→ Sobre la tarea
Por favor, transcribe sin cambios un pasaje del fragmento sobre Kafka y Dostoievski que aparece abajo. Empieza en las palabras que contienen "La lectura de" y detente después de "en El castillo.".
[Fragmento del documento]
La lectura de Humillados y ofendidos y de Memorias del subsuelo, debió haber causado en Kafka una conmoción de la misma magnitud, aunque de diferentes efectos, que en Nietzsche. 

Tal es el caso de Memorias del subsuelo, en la cual y hacia el final, el hombre del subsuelo mantiene una relación erótica con Liza que pareciera ser el modelo de las que Joseph K. mantiene con Leni en El proceso y con Frieda en El castillo.


De ese fenómeno da clara cuenta Kafka en el relato “Desdicha”, citado atrás, en el cual, no sólo traspone la escena de la novela de Dostoievski, sino que, así como Iván Petróvich toma la habitación y el lugar de Jeremías Smith en Humillados y ofendidos, Kafka, o el narrador de “Desdicha”, recrea esa misma habitación y asume el papel de Iván Petróvich en el relato. Es por ello que, el Kafka-narrador, al mirarse en el espejo, se reconoce a sí mismo, se explica su propia naturaleza de escritor y contempla la visión de su próximo futuro:

“... me volví hacia el fondo del cuarto, y en la profundidad del espejo encontré una nueva meta” (“Desdicha”).

¿Qué es lo que descubre Kafka en su lectura de Humillados y ofendidos?: Que el personaje-escritor Iván Petróvich, es él mismo, que es él el que piensa, siente y escribe como Iván Petróvich, tal y como lo escribe, casi con la mismas palabras, en numerosas anotaciones de sus Diarios.

Esto lo dice Iván Petróvich como si lo hubiera escrito Kafka:

“Había notado que en un albergue estrecho las ideas se comprimen. Por otra parte, siempre que meditaba mis futuras novelas gustaba de recorrer el aposento de un lado a otro. Dicho sea de paso, siempre me resultó más grato idear mis obras y soñar con su realización que ponerme a escribirlas, y les aseguro que nunca fue por efecto de la pereza. ¿Por qué sería, pues?” (Humillados y ofendidos, primera parte, cap. I).

Así se explica ese grito sin fin y extendido hasta la inaudición del narrador de “Desdicha”, diferente al grito exhalado por Iván Petróvich. Son dos gritos de terror, el de Iván Petróvich, una exhalación de “terror místico” [11]; el de Kafka, de terror trágico [12]. Iván Petróvich ha visto materializarse en la puerta de su aposento el cuerpo real de su presentimiento en el cuerpo de la misera chiquilla y, con ella, y para Kafka, se materializa aquel terror que él infundirá a su escritura, como lo explico más adelante. Kafka, además, ha visto materializarse el fantasma del Eros que domina su existencia y su escritura.

Bien se sabe de la peculiar naturaleza erótica de Kafka, quien tuvo una extrema visión de las mujeres y mantuvo una compleja relación con ellas, ellas que fueron “la inmensa facultad de animar” su escritura [13], asunto sobre el que ya he escrito en otros textos.
[/Fragmento del documento]
[Los datos]
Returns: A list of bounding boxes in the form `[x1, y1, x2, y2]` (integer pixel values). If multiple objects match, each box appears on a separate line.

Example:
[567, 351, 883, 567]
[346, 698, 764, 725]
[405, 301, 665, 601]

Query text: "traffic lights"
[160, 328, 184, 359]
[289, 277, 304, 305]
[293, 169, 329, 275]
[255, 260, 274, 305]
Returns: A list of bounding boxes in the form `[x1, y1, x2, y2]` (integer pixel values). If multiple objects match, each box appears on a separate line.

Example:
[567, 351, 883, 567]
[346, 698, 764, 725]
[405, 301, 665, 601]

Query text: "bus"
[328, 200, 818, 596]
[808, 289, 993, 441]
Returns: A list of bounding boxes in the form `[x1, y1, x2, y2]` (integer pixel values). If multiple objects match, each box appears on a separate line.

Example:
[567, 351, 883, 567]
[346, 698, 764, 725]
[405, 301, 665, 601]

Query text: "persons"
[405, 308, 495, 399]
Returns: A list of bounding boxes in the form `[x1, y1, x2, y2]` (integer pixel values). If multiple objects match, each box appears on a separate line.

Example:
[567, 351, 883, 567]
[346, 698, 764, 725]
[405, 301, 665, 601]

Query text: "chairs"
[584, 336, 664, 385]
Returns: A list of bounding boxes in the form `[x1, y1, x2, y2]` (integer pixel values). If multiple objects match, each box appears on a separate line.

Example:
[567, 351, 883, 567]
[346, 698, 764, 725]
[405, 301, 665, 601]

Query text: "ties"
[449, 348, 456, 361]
[/Los datos]
→ Respuesta del ejercicio
La lectura de Humillados y ofendidos y de Memorias del subsuelo, debió haber causado en Kafka una conmoción de la misma magnitud, aunque de diferentes efectos, que en Nietzsche. 

Tal es el caso de Memorias del subsuelo, en la cual y hacia el final, el hombre del subsuelo mantiene una relación erótica con Liza que pareciera ser el modelo de las que Joseph K. mantiene con Leni en El proceso y con Frieda en El castillo.